Required work:
Copy the patent claims about time-sliced coded data streams below, word for word and in full.

Text segment:
· · ·
17. The method of claim 16, wherein the time-wise non-overlapping
decoded samples of the content represent a continuous signal.
18. The method of claim 15, wherein the time-sliced burst of the
first coded data stream is received before any of the time-sliced
bursts of the second coded data stream.
19. A computer program product, embodied in a computer-readable
medium, comprising computer code configured to perform the
processes of claim 16.
20. An apparatus, comprising: a processor; and a memory unit
communicatively connected to the processor and including: computer
code for processing a received a time-sliced burst of a first coded
data stream and, subsequently, time-sliced bursts of a second coded
data stream, both the first coded data stream and the second coded
data stream representing the same content, the first coded data
stream and the second coded data stream being independently
decodable from each other, the first coded data stream and the
second coded data stream being conveyed in non-overlapping
time-slices; computer code for decoding a subset of the time-sliced
burst of the received first coded data stream; and computer code
for decoding a subset of the time-sliced bursts of the received
second coded data stream
21. The apparatus of claim 20, wherein decoding the subset of the
time-sliced burst of the received first coded data stream and
decoding the subset of the time-sliced bursts of the received
second coded data stream results into time-wise non-overlapping
decoded samples of the content.
· · ·
Supplied material:
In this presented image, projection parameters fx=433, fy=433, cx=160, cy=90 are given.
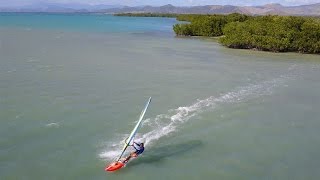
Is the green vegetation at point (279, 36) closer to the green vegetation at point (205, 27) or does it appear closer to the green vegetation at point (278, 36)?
the green vegetation at point (278, 36)

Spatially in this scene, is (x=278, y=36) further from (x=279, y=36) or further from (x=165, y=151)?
(x=165, y=151)

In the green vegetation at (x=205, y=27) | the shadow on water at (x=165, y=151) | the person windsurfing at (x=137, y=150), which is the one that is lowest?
the green vegetation at (x=205, y=27)

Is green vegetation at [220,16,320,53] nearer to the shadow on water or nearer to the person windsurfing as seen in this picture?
the shadow on water

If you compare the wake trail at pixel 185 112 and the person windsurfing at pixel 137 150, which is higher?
the person windsurfing at pixel 137 150

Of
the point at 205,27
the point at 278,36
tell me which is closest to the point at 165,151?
the point at 278,36

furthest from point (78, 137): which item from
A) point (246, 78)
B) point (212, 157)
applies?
point (246, 78)

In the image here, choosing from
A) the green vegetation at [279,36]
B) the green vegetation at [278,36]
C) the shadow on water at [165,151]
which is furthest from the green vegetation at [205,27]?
the shadow on water at [165,151]

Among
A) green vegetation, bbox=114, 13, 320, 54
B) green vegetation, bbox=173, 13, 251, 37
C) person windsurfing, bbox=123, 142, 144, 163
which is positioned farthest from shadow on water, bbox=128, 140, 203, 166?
green vegetation, bbox=173, 13, 251, 37
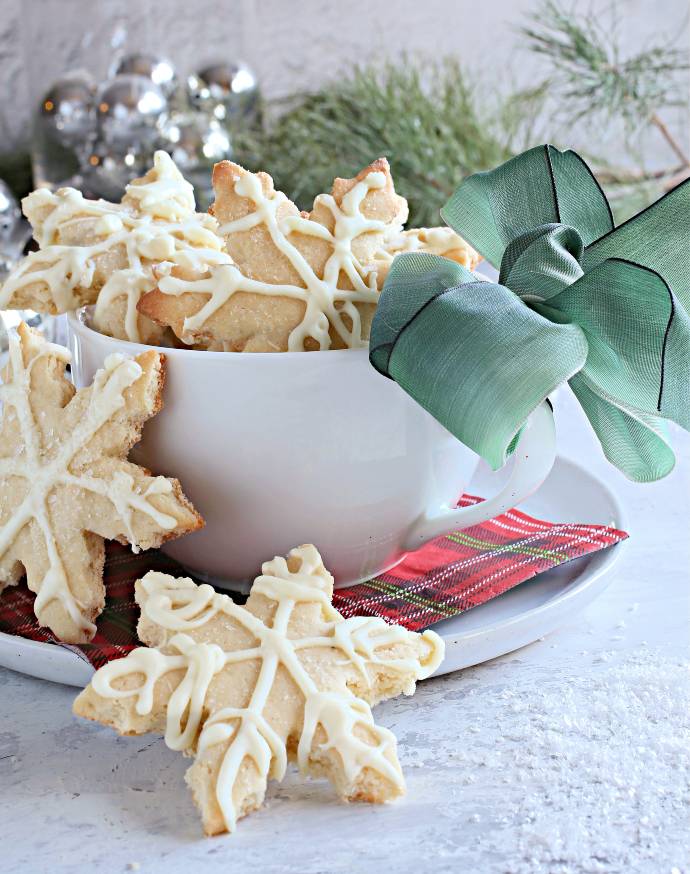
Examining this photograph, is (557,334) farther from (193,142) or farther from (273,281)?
(193,142)

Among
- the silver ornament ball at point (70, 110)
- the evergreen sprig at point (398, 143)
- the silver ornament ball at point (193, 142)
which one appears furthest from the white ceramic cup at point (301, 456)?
the silver ornament ball at point (70, 110)

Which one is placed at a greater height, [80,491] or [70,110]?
[80,491]

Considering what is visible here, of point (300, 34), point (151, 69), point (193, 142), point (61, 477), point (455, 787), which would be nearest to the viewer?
point (455, 787)

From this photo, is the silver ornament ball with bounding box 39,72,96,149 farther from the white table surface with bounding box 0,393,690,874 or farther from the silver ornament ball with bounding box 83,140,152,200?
the white table surface with bounding box 0,393,690,874

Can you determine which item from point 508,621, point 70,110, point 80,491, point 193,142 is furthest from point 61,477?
point 70,110

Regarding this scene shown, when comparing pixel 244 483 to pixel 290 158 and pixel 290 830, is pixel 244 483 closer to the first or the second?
pixel 290 830

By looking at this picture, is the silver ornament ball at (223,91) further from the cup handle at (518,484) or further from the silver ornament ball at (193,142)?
the cup handle at (518,484)
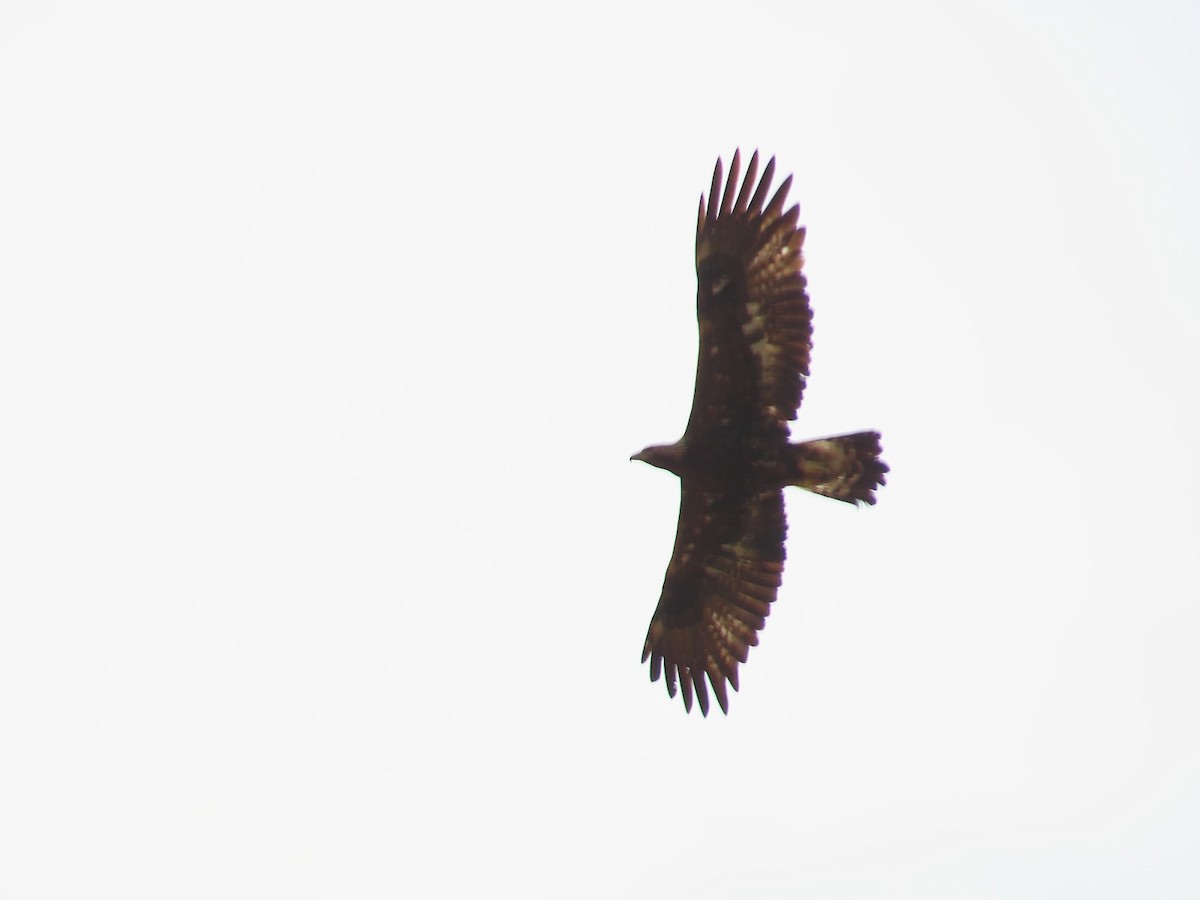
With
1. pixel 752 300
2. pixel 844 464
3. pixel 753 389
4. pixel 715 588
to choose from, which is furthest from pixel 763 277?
pixel 715 588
· · ·
Task output:
17. The method of claim 16, wherein the time-wise non-overlapping
decoded samples of the content represent a continuous signal.
18. The method of claim 15, wherein the time-sliced burst of the
first coded data stream is received before any of the time-sliced
bursts of the second coded data stream.
19. A computer program product, embodied in a computer-readable
medium, comprising computer code configured to perform the
processes of claim 16.
20. An apparatus, comprising: a processor; and a memory unit
communicatively connected to the processor and including: computer
code for processing a received a time-sliced burst of a first coded
data stream and, subsequently, time-sliced bursts of a second coded
data stream, both the first coded data stream and the second coded
data stream representing the same content, the first coded data
stream and the second coded data stream being independently
decodable from each other, the first coded data stream and the
second coded data stream being conveyed in non-overlapping
time-slices; computer code for decoding a subset of the time-sliced
burst of the received first coded data stream; and computer code
for decoding a subset of the time-sliced bursts of the received
second coded data stream
21. The apparatus of claim 20, wherein decoding the subset of the
time-sliced burst of the received first coded data stream and
decoding the subset of the time-sliced bursts of the received
second coded data stream results into time-wise non-overlapping
decoded samples of the content.